Jordan Polygon Interior and Exterior Criterion
Theorem
Let $P$ be a polygon embedded in $\R^2$.
Let $q \in \R^2 \setminus \partial P$, where $\partial P$ denotes the boundary of $P$.
Let $\mathbf v \in \R^2 \setminus \set \bszero$ be a non-zero vector.
Let $\LL = \set {q + s \mathbf v: s \in \R_{\ge 0} }$ be a ray with start point $q$.
Let $\map N q \in \N$ be the number of crossings between $\LL$ and $\partial P$.
Then:
- $(1): \quad$ $q \in \Int P$, if and only if $\map N q \equiv 1 \pmod 2$
- $(2): \quad$ $q \in \Ext P$, if and only if $\map N q \equiv 0 \pmod 2$
Here, $\Int P$ and $\Ext P$ denote the interior and exterior of $\partial P$, when $\partial P$ is considered as a Jordan curve.
Proof
From Boundary of Polygon is Jordan Curve, it follows that $\partial P$ is equal to the image of a Jordan curve.

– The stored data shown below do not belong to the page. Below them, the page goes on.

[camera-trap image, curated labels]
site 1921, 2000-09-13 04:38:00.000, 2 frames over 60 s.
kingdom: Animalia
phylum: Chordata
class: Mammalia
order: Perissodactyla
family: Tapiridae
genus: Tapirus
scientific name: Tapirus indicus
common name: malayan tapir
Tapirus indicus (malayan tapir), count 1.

From the Jordan Polygon Theorem, it follows that $\Int P$ and $\Ext P$ are path-connected.
Then, Jordan Polygon Parity Lemma shows that $\map N q = \map {\operatorname{par} } q$, where $\map {\operatorname{par} } q$ denotes the parity of $q$.

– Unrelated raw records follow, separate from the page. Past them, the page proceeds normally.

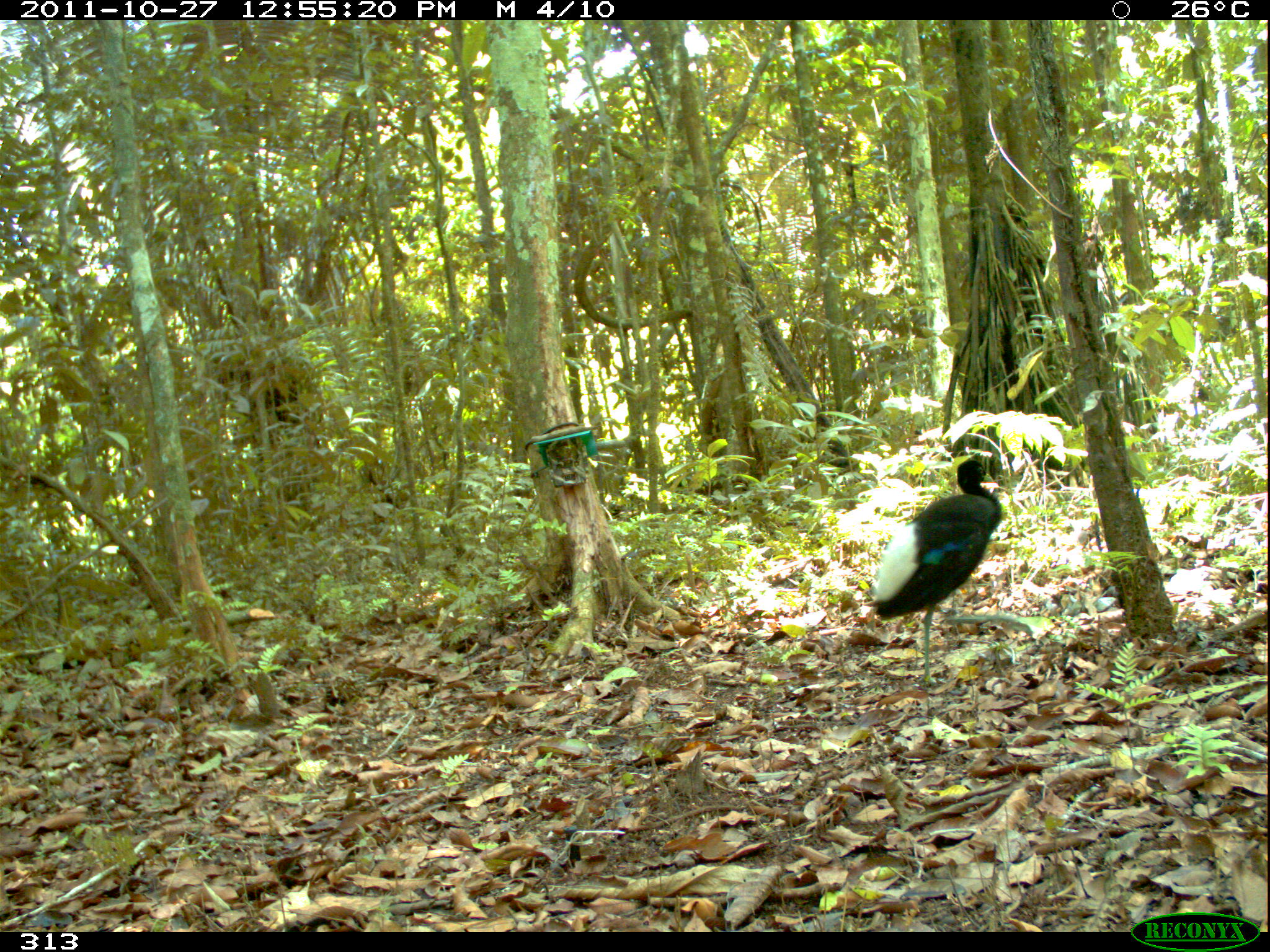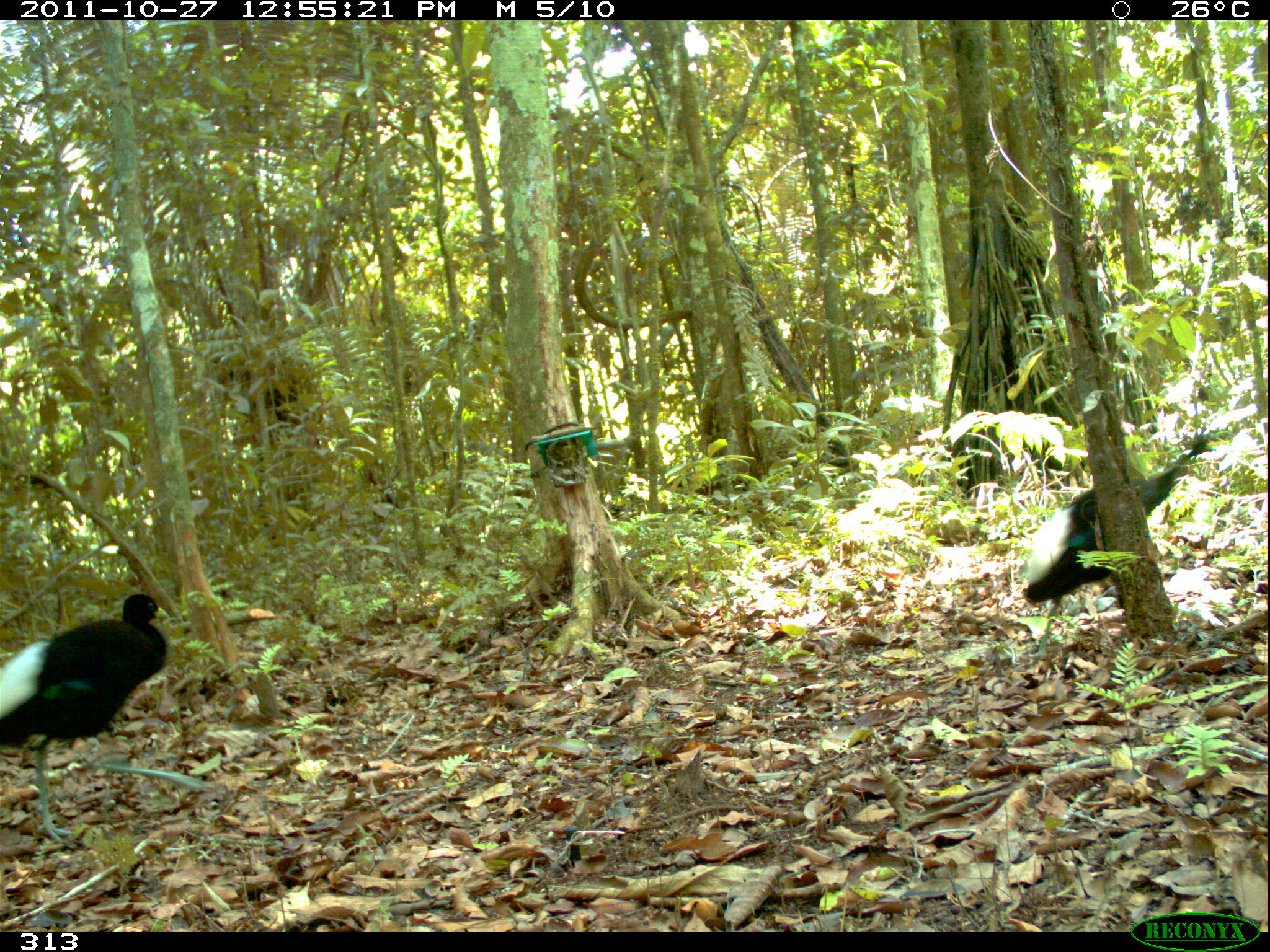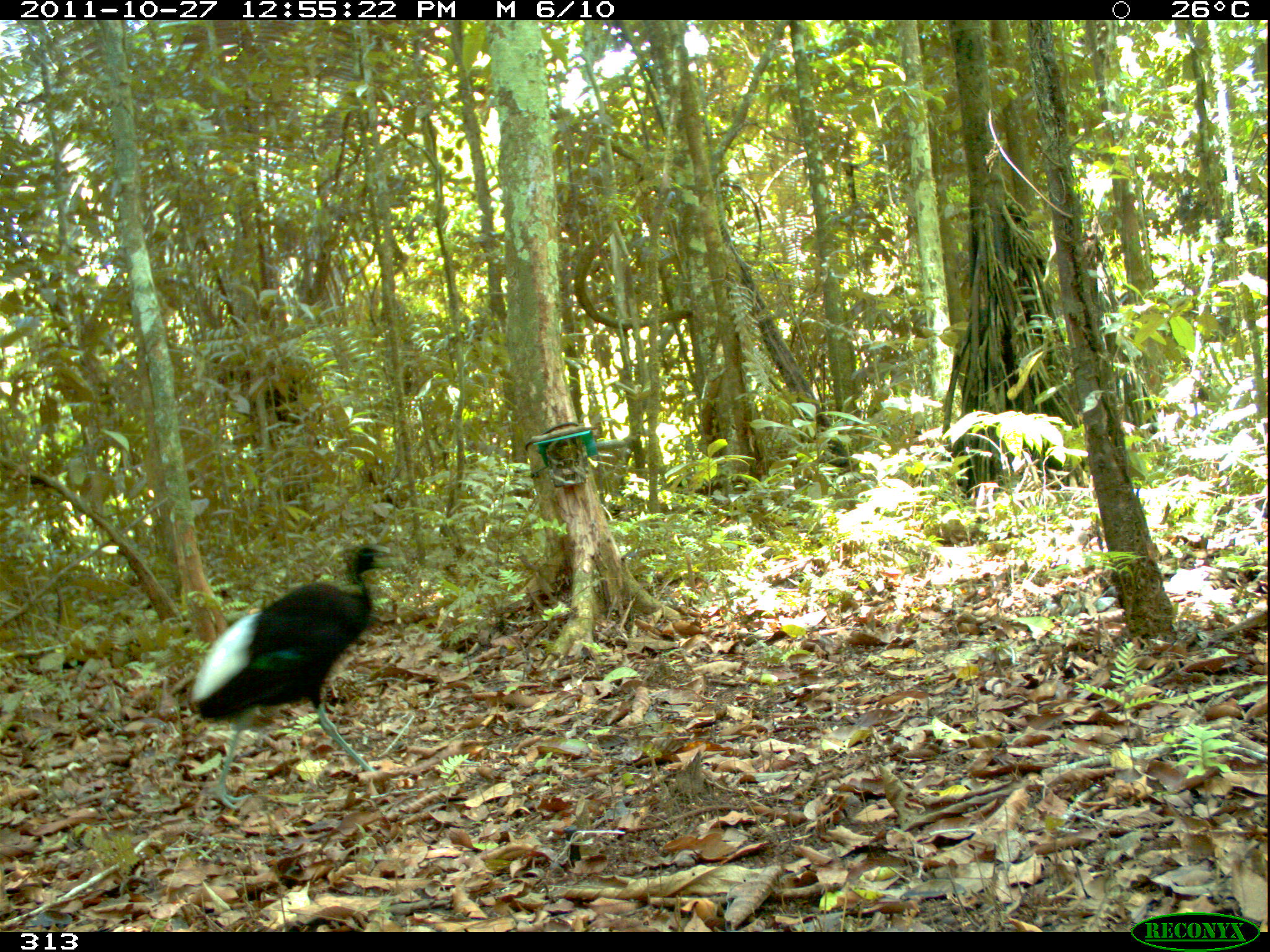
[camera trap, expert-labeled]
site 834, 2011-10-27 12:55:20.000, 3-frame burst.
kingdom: Animalia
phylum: Chordata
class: Aves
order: Gruiformes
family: Psophiidae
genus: Psophia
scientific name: Psophia leucoptera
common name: pale-winged trumpeter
Psophia leucoptera (pale-winged trumpeter).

From Jordan Polygon Theorem, it follows that $\Ext P$ is unbounded, while $\Int P$ is bounded.
As $\partial P$ is the image of a Jordan curve, it follows from Continuous Image of Compact Space is Compact/Corollary 2 that $\partial P$ is also bounded.
Let $\map {B_R} \bszero$ be the open ball with radius $R$ and center $\bszero$.
Then, there exists $R \in \R_{>0}$ such that $\Int P \cup \partial P \subseteq \map {B_R} \bszero$.
If $q_0 \in \R^2 \setminus \map {B_R} \bszero$, then $q_0 \in \Ext P$.
Then, the ray $\set {q_0 + s q_0: s \in \R_{\ge 0} } \subseteq \R^2 \setminus \map {B_R} \bszero$, so there are zero crossings between the ray and $\partial P$.
From Jordan Polygon Parity Lemma, it follows that $\map {\operatorname{par} } {q_0} = 0$.
As $\Ext P$ is path-connected, it follows from the lemma that for all $q \in \Ext P$, we have $\map {\operatorname{par} } q = 0$.
If $q_1 \in \R^2 \setminus \partial P$ with $\map {\operatorname{par} } q = 1$, it follows that $q_1 \notin \Ext P$.
As $\R^2 \setminus \partial P = \Int P \cup \Ext P$, it follows that $q_1 \in \Int P$.
From Jordan Polygon Parity Lemma:
- $\forall q \in \Int P: \map {\operatorname{par} } q = 1$
So if instead $q_0 \in \R^2 \setminus \partial P$ with $\map {\operatorname{par} } q = 0$, the only possibility is that $q_0 \in \Ext P$.
$\blacksquare$
Motivation
This criterion is used by computer graphics programs to determine whether a given point lies inside a polygonal region.